* [Passage provided]
____________

Acid Alkaline Diet Overview

Scorecard

Overall
Weight Loss Short-term
Weight Loss Long-term
Easy to Follow
Nutrition
Safety
For Diabetes
For Heart Health

Scores are based on experts' reviews

Pros & Cons

  • Heavy on fresh produce
  • Filling
  • Lots of rules to remember
  • Little research to back it up

Do's & Don'ts

Don’t: Drink alcohol. See more Do's & Don'ts

Overview

Type:

Balanced.

Resembles these U.S. News-rated diets:

Vegetarian Diet, Macrobiotic Diet, Flexitarian Diet

The aim:

May include weight loss, disease prevention, slowing down aging and promoting optimal health.

The claim:

By helping your body control your pH through diet, you’ll gain health and longevity.

____________

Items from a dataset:
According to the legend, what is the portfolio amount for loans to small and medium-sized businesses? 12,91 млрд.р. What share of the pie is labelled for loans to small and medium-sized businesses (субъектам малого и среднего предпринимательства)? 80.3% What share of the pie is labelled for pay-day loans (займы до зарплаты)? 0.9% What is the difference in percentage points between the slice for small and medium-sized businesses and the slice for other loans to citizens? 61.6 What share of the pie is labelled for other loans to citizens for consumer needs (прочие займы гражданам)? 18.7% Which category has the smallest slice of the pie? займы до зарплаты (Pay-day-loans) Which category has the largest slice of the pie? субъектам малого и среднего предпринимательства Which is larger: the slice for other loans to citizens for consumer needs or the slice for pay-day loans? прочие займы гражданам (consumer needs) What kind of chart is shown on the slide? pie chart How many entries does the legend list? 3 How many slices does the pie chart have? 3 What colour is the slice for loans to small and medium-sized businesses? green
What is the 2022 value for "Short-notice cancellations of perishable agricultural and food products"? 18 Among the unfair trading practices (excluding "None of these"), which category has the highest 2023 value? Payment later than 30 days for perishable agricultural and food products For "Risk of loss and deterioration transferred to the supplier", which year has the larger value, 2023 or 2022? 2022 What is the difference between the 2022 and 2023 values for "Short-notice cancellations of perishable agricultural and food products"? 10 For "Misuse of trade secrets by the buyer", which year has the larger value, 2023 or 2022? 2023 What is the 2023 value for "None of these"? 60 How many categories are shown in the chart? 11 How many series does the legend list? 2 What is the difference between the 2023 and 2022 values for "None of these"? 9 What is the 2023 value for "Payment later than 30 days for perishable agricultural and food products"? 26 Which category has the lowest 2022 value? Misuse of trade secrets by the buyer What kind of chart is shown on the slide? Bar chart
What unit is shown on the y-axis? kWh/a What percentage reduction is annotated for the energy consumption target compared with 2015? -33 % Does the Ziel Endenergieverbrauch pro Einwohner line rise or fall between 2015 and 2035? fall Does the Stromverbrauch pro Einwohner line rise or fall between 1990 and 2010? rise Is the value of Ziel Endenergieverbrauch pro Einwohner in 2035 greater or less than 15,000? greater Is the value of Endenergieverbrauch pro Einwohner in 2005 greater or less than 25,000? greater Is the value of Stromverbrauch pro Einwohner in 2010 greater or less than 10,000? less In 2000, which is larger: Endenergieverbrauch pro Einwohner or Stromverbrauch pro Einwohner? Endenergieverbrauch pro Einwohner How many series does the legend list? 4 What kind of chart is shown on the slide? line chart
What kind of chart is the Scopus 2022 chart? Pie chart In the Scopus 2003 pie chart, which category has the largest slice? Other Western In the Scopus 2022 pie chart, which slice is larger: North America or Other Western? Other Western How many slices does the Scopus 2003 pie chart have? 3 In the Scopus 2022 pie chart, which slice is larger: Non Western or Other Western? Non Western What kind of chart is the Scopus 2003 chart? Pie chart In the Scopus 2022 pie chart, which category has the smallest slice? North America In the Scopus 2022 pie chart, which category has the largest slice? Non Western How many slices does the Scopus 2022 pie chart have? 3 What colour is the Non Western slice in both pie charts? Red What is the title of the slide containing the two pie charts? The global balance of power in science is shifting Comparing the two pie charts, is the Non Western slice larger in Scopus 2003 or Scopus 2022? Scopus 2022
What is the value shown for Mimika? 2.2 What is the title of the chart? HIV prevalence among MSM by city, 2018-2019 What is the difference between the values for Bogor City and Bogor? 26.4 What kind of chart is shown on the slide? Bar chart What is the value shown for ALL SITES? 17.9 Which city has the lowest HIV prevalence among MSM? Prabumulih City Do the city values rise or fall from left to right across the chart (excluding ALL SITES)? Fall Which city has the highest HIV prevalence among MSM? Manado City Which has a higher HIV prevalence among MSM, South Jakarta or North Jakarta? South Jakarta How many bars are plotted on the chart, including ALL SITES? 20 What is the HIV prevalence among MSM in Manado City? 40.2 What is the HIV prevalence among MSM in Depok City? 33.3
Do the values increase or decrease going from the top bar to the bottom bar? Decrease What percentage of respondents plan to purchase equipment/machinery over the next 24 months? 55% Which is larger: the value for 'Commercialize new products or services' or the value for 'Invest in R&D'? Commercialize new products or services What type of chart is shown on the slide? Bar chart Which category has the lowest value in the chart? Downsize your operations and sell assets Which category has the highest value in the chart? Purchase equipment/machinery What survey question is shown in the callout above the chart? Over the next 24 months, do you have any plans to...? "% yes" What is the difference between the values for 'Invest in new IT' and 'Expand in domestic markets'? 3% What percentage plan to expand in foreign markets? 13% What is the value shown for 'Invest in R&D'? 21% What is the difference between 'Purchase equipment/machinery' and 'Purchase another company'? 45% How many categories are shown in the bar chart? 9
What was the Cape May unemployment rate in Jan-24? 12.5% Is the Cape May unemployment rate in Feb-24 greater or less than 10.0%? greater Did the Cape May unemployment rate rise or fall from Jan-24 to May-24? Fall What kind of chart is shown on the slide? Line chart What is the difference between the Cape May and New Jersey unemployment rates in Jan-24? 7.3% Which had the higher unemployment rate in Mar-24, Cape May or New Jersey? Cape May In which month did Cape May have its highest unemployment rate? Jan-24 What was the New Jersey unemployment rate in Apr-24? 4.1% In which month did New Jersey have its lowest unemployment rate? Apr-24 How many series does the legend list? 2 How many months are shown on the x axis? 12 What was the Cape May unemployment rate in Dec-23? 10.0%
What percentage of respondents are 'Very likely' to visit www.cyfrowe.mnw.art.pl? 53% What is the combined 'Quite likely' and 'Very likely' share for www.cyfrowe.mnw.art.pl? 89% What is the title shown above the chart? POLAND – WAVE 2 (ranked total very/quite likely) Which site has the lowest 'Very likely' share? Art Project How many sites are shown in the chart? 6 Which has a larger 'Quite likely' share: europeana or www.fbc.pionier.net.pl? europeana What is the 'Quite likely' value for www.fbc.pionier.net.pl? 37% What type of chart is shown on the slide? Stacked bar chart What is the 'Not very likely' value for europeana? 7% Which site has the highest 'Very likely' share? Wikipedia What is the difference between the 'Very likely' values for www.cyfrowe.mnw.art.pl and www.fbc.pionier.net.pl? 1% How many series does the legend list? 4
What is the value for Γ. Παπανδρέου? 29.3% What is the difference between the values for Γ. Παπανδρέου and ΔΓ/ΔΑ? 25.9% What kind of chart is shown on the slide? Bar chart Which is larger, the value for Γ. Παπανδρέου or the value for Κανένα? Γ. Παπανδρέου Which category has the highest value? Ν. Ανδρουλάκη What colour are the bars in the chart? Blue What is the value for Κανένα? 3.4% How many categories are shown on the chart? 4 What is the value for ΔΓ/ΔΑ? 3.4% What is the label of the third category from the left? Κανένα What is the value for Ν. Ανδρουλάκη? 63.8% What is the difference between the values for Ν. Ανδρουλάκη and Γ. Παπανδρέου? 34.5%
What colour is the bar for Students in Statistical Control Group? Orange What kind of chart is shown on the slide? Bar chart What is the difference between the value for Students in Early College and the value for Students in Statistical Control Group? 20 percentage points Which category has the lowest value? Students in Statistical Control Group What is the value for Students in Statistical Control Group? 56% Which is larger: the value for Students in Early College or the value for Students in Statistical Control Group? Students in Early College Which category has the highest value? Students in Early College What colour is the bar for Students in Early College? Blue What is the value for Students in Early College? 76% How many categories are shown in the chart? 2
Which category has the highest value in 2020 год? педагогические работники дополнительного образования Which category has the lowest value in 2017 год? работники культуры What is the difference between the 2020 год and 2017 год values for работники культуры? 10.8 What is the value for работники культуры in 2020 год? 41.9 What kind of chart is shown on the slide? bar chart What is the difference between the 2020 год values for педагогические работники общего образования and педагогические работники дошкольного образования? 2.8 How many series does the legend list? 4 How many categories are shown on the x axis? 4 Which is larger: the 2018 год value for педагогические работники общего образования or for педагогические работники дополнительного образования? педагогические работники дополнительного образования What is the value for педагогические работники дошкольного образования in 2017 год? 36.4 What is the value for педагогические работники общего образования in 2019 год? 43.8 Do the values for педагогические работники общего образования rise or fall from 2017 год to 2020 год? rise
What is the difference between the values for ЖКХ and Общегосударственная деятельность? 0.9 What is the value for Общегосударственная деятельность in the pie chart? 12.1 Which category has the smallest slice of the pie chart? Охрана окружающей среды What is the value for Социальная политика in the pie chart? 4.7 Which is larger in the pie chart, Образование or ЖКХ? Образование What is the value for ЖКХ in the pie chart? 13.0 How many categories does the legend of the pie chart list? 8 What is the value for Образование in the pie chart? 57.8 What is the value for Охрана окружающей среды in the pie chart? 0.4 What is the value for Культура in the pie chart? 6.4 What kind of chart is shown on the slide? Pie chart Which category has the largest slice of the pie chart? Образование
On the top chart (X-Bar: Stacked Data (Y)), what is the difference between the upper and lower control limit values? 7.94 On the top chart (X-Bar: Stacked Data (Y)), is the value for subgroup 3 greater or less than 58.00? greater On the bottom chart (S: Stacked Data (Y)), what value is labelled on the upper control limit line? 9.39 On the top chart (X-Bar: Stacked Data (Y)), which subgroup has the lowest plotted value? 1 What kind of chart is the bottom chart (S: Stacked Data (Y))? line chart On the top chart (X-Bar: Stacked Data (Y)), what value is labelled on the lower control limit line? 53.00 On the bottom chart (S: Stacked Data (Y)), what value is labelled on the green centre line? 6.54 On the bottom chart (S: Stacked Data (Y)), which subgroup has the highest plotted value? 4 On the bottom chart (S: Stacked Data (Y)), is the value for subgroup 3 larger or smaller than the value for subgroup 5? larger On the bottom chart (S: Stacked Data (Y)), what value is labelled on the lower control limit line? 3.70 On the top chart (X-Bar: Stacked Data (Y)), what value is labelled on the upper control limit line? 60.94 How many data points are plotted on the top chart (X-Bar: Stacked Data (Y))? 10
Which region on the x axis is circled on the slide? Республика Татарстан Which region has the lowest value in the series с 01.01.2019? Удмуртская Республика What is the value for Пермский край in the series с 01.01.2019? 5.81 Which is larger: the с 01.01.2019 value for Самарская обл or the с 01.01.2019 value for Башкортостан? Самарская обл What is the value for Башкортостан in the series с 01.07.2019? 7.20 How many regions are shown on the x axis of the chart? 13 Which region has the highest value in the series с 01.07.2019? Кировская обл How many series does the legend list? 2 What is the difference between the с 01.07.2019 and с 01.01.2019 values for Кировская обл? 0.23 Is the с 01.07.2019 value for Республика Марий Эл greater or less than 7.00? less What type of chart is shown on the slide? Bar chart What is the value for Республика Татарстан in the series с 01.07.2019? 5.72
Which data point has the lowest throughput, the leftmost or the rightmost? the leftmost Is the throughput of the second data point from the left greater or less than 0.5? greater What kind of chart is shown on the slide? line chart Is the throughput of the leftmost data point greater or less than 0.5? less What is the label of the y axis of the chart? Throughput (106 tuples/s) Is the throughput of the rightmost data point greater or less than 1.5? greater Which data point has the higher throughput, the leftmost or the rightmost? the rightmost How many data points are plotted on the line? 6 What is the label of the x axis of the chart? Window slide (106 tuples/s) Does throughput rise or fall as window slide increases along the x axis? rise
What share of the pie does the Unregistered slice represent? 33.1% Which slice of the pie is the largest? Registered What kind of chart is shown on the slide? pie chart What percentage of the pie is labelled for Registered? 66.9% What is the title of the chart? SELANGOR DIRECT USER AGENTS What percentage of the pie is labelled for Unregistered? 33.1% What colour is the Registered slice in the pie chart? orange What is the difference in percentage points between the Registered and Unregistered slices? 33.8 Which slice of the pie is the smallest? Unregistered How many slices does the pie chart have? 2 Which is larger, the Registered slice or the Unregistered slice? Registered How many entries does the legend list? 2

____________

* [Things to do]
1. Using the acid alkaline diet overview, state whether each statement agrees with it, answering yes or no and quoting the deciding words: (a) The diet is classified as a balanced type. (b) Extensive research backs the diet. (c) The diet resembles the Mediterranean Diet.
2. According to the claim in the acid alkaline diet overview, what will you gain by helping your body control your pH through diet?
The listing has no connection to the text.

* [Answer list]
1.
(a) Yes: "Balanced."
(b) No: "Little research to back it up"
(c) No: "Vegetarian Diet, Macrobiotic Diet, Flexitarian Diet"

2. Health and longevity.